What I learned from Henry David Thoreau

The famed naturalist, born July 12, 1817 in Concord, Massachusetts (there was no MA abbreviation - or 01742 zip code - back then), was in the news this week to mark the 200th anniversary of his birth.

Henry and I go way back.  My freshman year in college I had the good fortune to study English with a professor who had done his doctorate on Thoreau.  We spent the entire second semester reading and discussing Walden.  Of all the college courses I have taken, that is the one that has stayed with me, sustained me through the years.  The rest of my studies helped me earn a living, but Henry nourished my soul and shaped the way I live.

I can quote Henry by the yard and by the hour, but I will restrain myself to these: 

"I had three chairs in my house; one for solitude, two for friendship, three for society."
  
I have three chairs on my balcony; a reading chair tucked in a corner, and two more on either side of a small round table for guests.

"Beware of all enterprises that require new clothes."

I used this quote to begin a speech when I was the toastmaster at a conference.   Wearing not new, but perfectly presentable, clothes and my trademark sandals. 

 “I learned this, at least, by my experiment: that if one advances confidently in the direction of his dreams, and endeavors to live the life which he has imagined, he will meet with a success unexpected in common hours.” 

Eons ago I had a dream of living on a tropical island.

 “If you have built castles in the air, your work need not be lost; that is where they should be. Now put the foundations under them.” 

I made the dream of tropical living a reality and have never looked back.

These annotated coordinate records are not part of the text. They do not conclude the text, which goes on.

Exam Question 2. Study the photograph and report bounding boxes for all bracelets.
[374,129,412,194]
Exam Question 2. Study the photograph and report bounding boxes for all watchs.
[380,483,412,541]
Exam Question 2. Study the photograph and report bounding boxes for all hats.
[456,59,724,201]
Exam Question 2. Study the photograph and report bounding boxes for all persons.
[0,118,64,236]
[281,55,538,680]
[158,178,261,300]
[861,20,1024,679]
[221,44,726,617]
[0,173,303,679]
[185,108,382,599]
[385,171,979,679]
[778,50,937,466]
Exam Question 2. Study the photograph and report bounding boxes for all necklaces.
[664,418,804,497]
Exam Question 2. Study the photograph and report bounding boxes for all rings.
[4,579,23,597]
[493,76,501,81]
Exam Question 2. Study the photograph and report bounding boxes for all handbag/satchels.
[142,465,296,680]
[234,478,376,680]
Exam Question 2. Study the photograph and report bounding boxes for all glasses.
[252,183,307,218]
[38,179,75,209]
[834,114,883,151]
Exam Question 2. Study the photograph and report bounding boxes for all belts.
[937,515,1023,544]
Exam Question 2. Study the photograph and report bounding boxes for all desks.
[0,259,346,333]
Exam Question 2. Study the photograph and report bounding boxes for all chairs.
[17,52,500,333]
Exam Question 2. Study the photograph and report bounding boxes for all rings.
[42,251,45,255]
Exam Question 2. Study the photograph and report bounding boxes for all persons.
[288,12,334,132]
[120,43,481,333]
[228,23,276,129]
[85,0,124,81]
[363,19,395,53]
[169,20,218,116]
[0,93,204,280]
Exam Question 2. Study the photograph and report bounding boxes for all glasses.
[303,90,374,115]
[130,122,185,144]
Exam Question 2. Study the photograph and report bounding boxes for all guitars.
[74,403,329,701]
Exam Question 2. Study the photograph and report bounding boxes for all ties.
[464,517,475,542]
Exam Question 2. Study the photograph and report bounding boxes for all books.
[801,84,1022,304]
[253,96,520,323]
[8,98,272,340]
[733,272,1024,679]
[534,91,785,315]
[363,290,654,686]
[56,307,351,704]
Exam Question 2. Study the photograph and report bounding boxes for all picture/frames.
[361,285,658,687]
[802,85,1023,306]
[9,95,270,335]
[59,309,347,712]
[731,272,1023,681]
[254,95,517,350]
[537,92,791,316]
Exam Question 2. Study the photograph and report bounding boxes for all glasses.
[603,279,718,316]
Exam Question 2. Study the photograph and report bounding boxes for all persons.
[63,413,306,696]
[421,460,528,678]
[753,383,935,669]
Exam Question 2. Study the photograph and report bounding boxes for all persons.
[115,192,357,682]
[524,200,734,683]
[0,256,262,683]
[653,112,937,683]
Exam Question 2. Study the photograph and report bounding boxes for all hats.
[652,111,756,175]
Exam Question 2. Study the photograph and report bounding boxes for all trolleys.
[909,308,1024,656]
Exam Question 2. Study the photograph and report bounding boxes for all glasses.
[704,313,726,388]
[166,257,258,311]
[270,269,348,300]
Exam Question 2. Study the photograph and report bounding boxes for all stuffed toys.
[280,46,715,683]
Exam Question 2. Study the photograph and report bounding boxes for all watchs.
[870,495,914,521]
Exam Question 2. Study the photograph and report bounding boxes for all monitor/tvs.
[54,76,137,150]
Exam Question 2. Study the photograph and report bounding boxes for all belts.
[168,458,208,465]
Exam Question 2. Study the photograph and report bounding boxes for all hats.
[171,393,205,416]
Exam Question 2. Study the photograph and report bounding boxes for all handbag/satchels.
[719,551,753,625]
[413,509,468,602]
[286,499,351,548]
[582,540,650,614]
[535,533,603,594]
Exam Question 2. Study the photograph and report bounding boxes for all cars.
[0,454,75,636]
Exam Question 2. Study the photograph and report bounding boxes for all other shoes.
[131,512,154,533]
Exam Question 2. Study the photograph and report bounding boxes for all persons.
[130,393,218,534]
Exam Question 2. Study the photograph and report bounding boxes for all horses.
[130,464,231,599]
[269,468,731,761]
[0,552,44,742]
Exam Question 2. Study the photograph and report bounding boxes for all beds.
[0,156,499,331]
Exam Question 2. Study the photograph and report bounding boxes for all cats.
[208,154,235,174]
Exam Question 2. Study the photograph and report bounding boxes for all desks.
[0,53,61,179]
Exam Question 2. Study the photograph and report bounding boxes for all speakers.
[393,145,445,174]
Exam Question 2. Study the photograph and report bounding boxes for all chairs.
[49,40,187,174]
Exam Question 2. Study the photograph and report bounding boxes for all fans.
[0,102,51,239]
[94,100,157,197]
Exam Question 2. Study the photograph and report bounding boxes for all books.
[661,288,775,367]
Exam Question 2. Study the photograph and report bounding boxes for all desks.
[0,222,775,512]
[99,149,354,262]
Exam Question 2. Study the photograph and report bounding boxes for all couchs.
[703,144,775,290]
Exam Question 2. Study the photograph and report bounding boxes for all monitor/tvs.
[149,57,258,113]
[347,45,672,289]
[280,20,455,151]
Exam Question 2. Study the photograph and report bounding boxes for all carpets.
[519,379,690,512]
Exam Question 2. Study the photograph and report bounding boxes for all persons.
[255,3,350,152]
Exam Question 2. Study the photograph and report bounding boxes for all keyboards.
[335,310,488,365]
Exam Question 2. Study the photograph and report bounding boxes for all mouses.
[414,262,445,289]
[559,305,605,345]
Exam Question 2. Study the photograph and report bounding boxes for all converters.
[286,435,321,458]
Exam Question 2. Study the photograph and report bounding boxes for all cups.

 “I find it wholesome to be alone the greater part of the time. To be in company, even with the best, is soon wearisome and dissipating. I love to be alone. I never found the companion that was so companionable as solitude.” 

Jean Paul Sartre said  "Hell is other people."  I like Henry's version better.  Both ring true.

Lastly....

 “Simplicity, simplicity, simplicity! I say, let your affairs be as two or three, and not a hundred or a thousand; instead of a million count half a dozen, and keep your accounts on your thumb nail.”

Less IS more, but Henry said it first.